Question

VCF tabix query by ID column

1

Entering edit mode

7.2 years ago

liangzebin5566 ▴ 30

I have a bgzip vcf file and build tabix index already, but I am wondering if tabix can query VCF file by ID, just like:

tabix my.vcf.gz id='rs527352437'

or is there another way to query dbSNP by ID quickly?

tabix vcf • 5.7k views

ADD COMMENT • link updated 7.2 years ago by Alex Reynolds 36k • written 7.2 years ago by liangzebin5566 ▴ 30

0

Entering edit mode

Hello, did you find good solution? I need to find position for some SNP in dbSNP.vcf by rsID . I am currently using awk command, but its really slow, because dbSNP database is huge.

ADD REPLY • link 5.7 years ago by MatthewP ★ 1.4k

1

Entering edit mode

you can use snpsift or bcftools: MatthewP

java -jar /opt/snpEff/SnpSift.jar filter "(ID =~ 'rs34875155')" clinvar.vcf.gz
bcftools view -i '%ID=="rs5771206"' clinvar.vcf,gz

bgzip dbsnp vcf and index bgzipped file.

ADD REPLY • link 5.7 years ago by cpad0112 21k

0

Entering edit mode

7.2 years ago

cpad0112 21k

$ zgrep -w rs34875155 clinvar.vcf.gz

No need to use tabix for system function, IMHO if you want only records. If you want headers and do it with a vcf filtering tool, then you can use snpsift.
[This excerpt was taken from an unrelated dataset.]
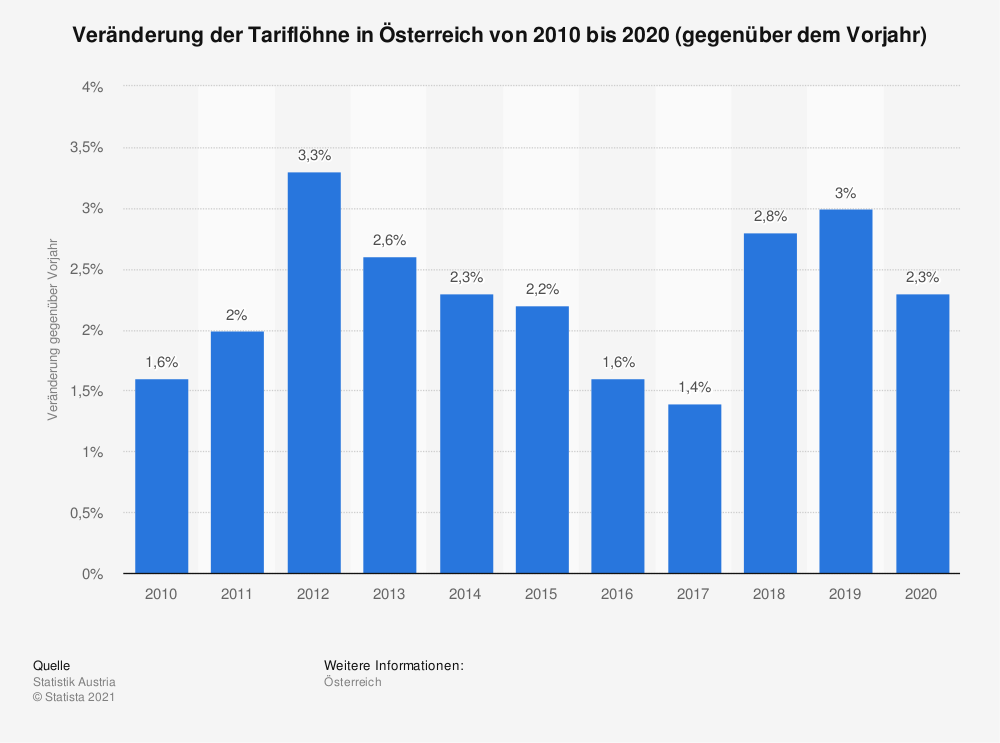 Statistik: Veränderung der Tariflöhne in Österreich von 2008 bis 2018 (gegenüber dem Vorjahr) | Statista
Example script to filter a vcf by a single rs ID is furnished below:(output is not pasted here as header lines in clinvar are huge in number):

$ java -jar /opt/snpEff/SnpSift.jar filter "(ID =~ 'rs34875155')" clinvarvcf.gz

if you have multiple rsids in a file, follow example provided by snpsift manual.

ADD COMMENT • link 7.2 years ago by cpad0112 21k

score 5 · Accepted Answer · 2017-09-29

5

Entering edit mode

7.2 years ago

Alex Reynolds 36k

Here's an approach that uses hg38 SNP data from UCSC, an rs* ID of interest, and pts-line-bisect to do a binary search.
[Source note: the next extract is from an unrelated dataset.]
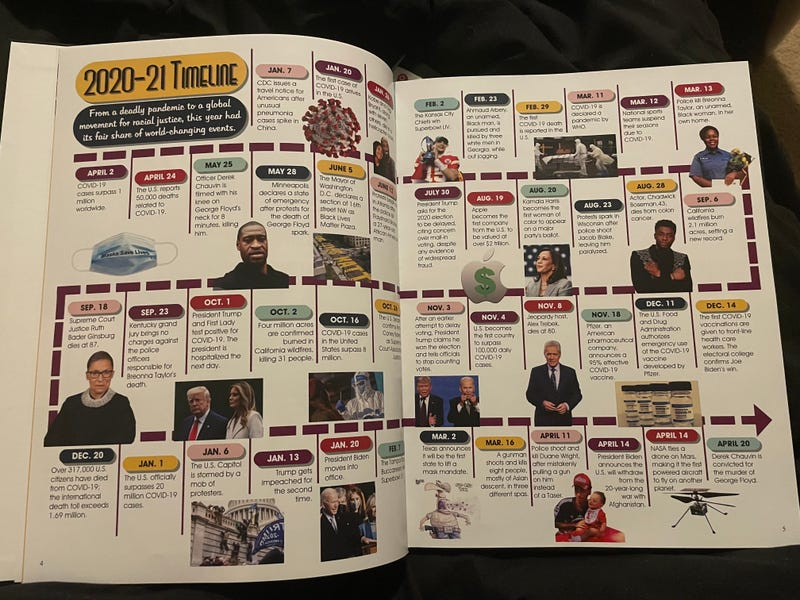 Yearbook spread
Your VCF-formatted data will be in different columns, but the principle here is the same — you permute the ID into the first column of a text file. You sort that text file on the first column. You do a binary search on the sorted text file.

Binary searches on sorted data are fast — log n fast — resulting in searches that take fractions of a second where they would otherwise take minutes or longer.
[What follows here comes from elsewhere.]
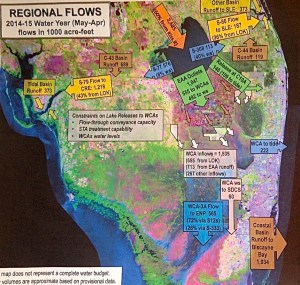 "This slide from Jeff Kivett at the SFWMD shows Regional Flows ""south,"" for Water Year 2014-2015 or May 22014 thorough April 2015."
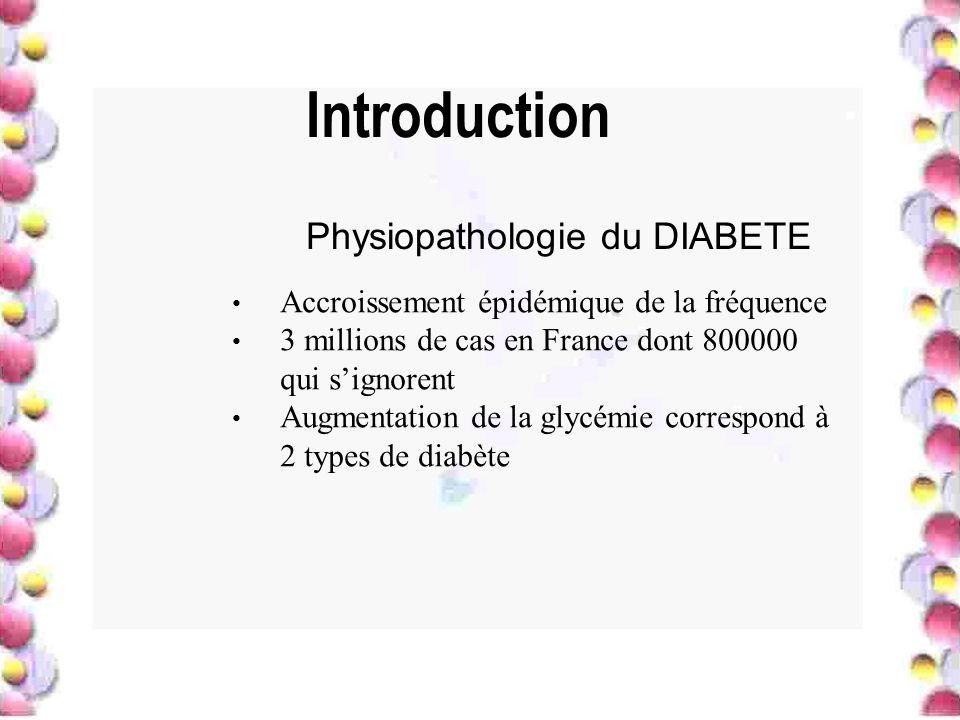 Introduction Physiopathologie du DIABETE Accroissement épidémique de la fréquence 3 millions de cas en France dont 800000 qui signorent Augmentation d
1) Get SNPs and write them into a text file sorted by SNP ID. For hg38, for instance:

$ LC_ALL=C
$ wget -qO- http://hgdownload.cse.ucsc.edu/goldenpath/hg38/database/snp147.txt.gz \
   | gunzip -c \
   | awk -v OFS="\t" '{ print $5,$2,$3,($3+1) }' \
   | sort -k1,1 \
   > hg38.snp147.sortedByName.txt

2) Install pts-line-bisect:

$ git clone https://github.com/pts/pts-line-bisect.git
$ cd pts-line-bisect && make && cd ..

3) Run a query:

$ rs_of_interest=rs2814778
$ ./pts-line-bisect/pts_lbsearch -p hg38.snp147.sortedByName.txt ${rs_of_interest} \
   | head -1 \
   | cut -f2- \
   > result.bed

In your case, you could modify your VCF file to permute the columns, so that the ID is in the first column of all columns. You permute and then sort as in step 1. This is the file you query with pts-line-bisect. Whatever result you get — if any — you permute back into VCF field ordering, likely using awk or similar.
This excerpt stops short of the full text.